Specialized schools are offered as well: Pestalozzi School for the learning disabled and, administered by the district of Karlsruhe, Karl-Berberich-School for the mentally disabled. The district also runs the four vocational schools located in Bruchsal. They are the Balthasar-Neumann-School I, Balthasar-Neumann-School II (teaching artisan, mechanics and other hands-on occupations), the merchant and bookkeeping school (teaching administrative and merchant professions) and Käthe-Kollwitz-School (teaching professions in the field of home economics).

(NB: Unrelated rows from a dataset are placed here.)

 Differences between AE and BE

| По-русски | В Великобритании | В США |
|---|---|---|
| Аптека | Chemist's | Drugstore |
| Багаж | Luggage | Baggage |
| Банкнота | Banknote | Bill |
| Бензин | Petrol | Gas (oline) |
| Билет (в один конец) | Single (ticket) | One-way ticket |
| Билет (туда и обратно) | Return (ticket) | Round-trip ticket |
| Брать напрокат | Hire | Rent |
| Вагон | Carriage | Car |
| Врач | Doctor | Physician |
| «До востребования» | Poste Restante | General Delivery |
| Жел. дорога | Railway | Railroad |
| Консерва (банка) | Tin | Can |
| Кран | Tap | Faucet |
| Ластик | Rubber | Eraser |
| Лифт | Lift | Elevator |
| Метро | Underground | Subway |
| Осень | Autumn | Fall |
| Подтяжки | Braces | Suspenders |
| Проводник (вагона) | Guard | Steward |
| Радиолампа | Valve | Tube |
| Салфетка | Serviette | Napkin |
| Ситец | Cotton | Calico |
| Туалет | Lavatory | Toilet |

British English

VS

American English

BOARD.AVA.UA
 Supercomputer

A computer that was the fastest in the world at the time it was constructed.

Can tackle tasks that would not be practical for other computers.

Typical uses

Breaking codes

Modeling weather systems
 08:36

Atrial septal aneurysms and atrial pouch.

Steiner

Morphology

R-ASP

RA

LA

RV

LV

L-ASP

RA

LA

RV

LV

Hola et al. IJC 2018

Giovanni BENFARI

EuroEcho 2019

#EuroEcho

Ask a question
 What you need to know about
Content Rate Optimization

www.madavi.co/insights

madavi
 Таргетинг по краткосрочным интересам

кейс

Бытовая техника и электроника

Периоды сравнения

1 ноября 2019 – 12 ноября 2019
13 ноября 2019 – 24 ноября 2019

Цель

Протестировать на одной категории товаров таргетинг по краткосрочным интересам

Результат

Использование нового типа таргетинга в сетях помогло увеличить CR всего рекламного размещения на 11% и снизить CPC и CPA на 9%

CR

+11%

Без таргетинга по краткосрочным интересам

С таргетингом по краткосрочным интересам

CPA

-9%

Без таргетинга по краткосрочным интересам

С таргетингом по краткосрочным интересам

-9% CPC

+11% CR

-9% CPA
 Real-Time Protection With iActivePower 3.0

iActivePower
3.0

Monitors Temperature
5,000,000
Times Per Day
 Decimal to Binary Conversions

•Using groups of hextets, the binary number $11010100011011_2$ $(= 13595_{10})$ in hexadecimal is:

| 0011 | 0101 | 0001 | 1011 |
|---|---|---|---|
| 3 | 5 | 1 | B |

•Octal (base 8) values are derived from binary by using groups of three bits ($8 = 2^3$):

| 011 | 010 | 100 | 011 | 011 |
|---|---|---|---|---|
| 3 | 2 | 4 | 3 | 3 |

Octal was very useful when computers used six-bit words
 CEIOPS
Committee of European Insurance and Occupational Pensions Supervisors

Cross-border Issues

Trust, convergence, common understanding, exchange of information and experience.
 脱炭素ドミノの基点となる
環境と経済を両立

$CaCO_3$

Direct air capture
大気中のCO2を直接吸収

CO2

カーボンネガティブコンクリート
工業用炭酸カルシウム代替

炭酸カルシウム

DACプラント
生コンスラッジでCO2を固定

The Abendrealschule Bruchsal allows students with middle school diplomas to achieve the first in a series of steps to gain college entrance prerequisites on a part-time basis after work. It is part of a structured program commonly referred to as the Alternate Path to Higher Education. Furthermore, three private schools, the nursing school attached to the Fürst-Stirum-Klinik Bruchsal and the College for Special Education of St. Maria complete Bruchsal's educational offers.
The research project for urban and autonomous freight logistics, efeuCampus, was launched in July 2019 on the site of the former Dragonerkaserne barracks. Systems for autonomous freight delivery and collection are developed and tested on the campus. The overall project is funded by the European Union and the state of Baden-Württemberg.